The use of expected costs allows the analyst to more accurately model costs. One concern for education research is how to take a successful small or pilot intervention and implement it at scale with the same level of success (Quint, Bloom, Black, Stephens, & Akey, 2005). For instance, the policymaker might mandate a class size reduction policy such that all classes must be 10% smaller. What resources would be required to implement such a mandate? It may require proportionately (10% extra) teachers and classroom space but only a smaller proportion (less than 10% extra) of administrative faculty and school facilities. With information on the costs of reducing class size by various proportions, it is possible to predict average cost as the intervention expands (i.e., economies of scale). For example, in their analysis of a schoolwide positive behavioral support intervention, Blonigen and colleagues (2008) estimated significantly lower costs for districts with 10 schools relative to districts with just one school. Deming, Goldin, Katz, and Yuchtman (2016) showed the use of online learning in higher education can shift the average cost function downward—that is, lower the cost per student.

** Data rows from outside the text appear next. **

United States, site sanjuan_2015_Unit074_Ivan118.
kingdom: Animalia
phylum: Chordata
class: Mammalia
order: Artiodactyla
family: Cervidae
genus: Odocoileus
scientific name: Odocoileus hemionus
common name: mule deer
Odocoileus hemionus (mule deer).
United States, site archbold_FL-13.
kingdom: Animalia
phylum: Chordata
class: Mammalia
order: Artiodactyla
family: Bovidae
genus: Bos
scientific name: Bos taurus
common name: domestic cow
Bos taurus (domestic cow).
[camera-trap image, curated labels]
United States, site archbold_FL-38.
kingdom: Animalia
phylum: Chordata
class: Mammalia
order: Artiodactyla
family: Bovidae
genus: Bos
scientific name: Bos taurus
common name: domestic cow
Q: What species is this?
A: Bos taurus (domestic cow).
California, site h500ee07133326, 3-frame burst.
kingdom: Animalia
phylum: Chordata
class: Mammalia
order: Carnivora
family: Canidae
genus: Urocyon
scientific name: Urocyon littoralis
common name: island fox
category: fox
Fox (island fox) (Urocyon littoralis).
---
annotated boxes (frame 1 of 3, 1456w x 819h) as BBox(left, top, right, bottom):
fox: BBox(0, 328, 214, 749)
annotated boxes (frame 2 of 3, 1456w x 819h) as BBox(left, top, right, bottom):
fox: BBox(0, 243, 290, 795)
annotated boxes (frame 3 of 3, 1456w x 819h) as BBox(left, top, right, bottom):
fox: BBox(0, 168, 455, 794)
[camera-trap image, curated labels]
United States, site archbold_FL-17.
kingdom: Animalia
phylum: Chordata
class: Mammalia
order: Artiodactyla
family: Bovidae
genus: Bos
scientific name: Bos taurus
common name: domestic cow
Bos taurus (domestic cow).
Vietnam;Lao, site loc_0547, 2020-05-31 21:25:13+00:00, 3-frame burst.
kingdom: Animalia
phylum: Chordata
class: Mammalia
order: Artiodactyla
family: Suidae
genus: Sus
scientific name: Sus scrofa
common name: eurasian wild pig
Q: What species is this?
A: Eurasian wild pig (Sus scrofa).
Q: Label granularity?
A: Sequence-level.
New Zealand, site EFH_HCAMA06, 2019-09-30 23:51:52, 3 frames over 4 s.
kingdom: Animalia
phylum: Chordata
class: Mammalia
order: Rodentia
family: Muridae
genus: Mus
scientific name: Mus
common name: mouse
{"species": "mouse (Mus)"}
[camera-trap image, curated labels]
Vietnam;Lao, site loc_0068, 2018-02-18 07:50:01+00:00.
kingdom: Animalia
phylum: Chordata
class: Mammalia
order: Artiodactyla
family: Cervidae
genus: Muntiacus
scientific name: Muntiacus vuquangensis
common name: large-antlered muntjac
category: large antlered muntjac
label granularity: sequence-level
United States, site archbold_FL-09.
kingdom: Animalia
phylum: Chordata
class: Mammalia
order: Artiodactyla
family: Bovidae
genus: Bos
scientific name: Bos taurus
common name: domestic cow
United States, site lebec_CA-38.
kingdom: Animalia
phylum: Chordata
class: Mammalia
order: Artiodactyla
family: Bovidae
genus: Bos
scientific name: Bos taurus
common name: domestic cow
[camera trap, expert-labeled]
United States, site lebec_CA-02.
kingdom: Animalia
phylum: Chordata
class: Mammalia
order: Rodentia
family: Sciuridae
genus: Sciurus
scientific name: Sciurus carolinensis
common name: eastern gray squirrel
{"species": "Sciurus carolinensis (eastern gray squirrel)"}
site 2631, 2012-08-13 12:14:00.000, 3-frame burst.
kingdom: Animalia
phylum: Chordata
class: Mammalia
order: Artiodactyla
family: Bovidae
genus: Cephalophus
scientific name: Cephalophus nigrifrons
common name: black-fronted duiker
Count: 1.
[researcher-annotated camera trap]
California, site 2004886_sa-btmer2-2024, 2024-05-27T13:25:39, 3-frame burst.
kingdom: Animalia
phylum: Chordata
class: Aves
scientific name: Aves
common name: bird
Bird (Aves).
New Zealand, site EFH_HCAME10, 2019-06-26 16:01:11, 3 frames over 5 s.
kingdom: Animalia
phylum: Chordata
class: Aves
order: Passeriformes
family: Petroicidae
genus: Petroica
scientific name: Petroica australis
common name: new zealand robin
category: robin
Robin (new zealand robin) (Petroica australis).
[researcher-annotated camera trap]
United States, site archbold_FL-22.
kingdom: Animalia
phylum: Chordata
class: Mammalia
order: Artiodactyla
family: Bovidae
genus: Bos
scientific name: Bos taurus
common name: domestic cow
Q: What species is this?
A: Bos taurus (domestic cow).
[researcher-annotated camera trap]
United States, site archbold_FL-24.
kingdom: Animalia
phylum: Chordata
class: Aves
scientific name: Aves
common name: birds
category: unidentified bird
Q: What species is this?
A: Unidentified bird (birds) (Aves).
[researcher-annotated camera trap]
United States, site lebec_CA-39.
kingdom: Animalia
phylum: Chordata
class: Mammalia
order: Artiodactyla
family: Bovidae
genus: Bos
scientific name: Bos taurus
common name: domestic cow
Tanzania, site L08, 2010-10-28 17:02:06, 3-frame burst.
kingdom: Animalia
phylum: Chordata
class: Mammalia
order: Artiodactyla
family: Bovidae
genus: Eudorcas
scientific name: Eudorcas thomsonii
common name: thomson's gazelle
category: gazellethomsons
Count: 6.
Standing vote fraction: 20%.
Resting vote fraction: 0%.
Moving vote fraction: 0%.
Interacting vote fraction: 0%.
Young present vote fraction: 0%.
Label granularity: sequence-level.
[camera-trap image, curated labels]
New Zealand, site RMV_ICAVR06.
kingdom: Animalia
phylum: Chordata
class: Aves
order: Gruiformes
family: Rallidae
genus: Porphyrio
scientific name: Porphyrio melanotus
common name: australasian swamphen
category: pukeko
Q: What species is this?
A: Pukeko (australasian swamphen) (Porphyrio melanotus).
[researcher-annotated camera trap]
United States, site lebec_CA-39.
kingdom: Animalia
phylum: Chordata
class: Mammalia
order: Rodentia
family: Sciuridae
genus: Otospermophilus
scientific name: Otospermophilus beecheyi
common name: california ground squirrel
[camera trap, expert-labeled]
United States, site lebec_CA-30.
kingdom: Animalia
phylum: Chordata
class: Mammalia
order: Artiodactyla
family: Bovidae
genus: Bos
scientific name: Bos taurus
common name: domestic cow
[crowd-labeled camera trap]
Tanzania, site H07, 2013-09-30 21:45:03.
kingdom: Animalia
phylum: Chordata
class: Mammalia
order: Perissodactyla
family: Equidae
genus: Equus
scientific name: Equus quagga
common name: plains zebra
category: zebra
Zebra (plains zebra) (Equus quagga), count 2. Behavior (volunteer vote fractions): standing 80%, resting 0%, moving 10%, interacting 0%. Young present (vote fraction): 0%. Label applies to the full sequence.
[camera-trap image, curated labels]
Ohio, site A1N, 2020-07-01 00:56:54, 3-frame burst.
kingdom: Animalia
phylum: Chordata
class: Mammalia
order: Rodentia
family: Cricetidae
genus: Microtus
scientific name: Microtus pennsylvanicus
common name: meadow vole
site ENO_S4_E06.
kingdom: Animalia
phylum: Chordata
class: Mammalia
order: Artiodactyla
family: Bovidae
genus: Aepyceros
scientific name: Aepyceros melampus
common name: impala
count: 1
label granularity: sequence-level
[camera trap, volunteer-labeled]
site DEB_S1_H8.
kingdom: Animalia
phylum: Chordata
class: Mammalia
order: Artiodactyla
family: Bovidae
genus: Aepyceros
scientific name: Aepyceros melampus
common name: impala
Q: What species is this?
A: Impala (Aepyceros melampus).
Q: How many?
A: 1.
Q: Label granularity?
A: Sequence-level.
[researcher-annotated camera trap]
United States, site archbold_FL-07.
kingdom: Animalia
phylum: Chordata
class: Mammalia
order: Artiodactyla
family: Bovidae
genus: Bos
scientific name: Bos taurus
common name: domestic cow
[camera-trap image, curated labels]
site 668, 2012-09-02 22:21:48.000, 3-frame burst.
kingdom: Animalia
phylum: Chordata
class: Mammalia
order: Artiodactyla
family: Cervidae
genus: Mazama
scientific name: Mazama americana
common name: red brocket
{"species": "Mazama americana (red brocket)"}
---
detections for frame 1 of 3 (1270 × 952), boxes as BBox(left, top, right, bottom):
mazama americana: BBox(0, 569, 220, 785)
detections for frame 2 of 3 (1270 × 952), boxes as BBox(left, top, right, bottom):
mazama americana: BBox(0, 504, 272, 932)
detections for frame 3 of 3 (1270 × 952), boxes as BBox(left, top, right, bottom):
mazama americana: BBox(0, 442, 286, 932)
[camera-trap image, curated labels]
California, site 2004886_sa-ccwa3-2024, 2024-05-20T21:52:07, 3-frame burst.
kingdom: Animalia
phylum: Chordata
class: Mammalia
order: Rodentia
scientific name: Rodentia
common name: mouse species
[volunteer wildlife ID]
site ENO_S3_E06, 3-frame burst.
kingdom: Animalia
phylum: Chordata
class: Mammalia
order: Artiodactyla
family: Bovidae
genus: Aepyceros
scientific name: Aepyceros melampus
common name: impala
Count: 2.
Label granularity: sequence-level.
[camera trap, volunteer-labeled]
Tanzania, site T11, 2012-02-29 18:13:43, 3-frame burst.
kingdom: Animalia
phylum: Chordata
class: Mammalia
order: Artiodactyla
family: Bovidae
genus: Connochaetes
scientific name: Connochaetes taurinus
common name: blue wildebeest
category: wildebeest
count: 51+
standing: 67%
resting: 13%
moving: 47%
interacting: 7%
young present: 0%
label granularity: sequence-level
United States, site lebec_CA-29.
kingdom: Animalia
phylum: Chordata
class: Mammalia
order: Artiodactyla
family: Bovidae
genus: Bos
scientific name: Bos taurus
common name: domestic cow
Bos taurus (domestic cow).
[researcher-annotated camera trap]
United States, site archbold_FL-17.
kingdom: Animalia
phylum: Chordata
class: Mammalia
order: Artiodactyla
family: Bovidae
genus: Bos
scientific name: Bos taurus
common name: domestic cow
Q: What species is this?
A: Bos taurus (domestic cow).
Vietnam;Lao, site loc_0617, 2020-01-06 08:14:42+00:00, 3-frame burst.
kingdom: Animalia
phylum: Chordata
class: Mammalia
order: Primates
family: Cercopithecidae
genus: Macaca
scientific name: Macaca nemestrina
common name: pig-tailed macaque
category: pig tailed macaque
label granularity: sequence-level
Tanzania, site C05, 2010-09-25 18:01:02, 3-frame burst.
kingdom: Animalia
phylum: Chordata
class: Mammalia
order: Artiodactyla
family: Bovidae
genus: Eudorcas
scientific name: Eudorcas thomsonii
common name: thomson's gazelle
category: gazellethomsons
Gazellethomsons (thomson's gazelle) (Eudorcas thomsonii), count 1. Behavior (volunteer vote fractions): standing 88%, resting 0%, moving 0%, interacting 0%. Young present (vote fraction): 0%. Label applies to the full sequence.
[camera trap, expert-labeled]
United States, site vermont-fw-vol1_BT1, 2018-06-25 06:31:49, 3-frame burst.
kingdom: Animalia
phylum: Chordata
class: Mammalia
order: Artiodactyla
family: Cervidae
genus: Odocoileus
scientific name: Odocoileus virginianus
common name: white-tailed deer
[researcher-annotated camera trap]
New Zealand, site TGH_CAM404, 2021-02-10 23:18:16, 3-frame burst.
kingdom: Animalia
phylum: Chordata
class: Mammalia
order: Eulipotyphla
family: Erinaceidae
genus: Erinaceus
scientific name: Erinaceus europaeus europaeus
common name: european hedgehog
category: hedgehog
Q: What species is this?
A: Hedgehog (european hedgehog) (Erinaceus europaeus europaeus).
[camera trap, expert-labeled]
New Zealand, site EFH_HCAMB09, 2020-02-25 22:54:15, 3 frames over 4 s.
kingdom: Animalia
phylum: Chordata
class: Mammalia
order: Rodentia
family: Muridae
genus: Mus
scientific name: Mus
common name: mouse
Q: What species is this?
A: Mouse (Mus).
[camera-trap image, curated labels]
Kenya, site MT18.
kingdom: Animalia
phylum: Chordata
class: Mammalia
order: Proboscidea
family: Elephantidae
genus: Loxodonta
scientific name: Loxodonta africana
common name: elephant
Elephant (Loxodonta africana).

Cost information can also be used to model different versions of the intervention. With data on how programs vary in their resource use, the analyst can see if there are alternative mixes that yield a similar cost per participant. For example, a preschool program might be able to hire four different levels of instructor (e.g., master teacher, lead teacher, adjunct, or teacher aide). Cost analysis can help determine how these instructor types can be combined in a way that would yield a given cost per preschooler. For a thorough example using cost functions for child care, see Blau and Mocan (2006).
Finally, information on the distribution of financing of resources across stakeholder groups is useful for policy modeling. Typically, costs are distributed among various social stakeholders: These might include the federal government, school districts, schools, parents, local businesses, philanthropic agencies, and so on. By understanding the distribution of the financing of costs, we are in a better position to analyze how stakeholders might support or oppose an educational program. For example, the economic value of college is typically found to be very high, prompting questions as to why students do not invest more (Avery & Turner, 2012). But if this value is shared across the student and society, then the student may not have an incentive to stay in college for longer (Trostel, 2010). Alternatively, an intervention may make economic sense to a school district because it does not have to fully fund the intervention: With matched federal funding, a program need only be modestly effective to be worthwhile to the school district.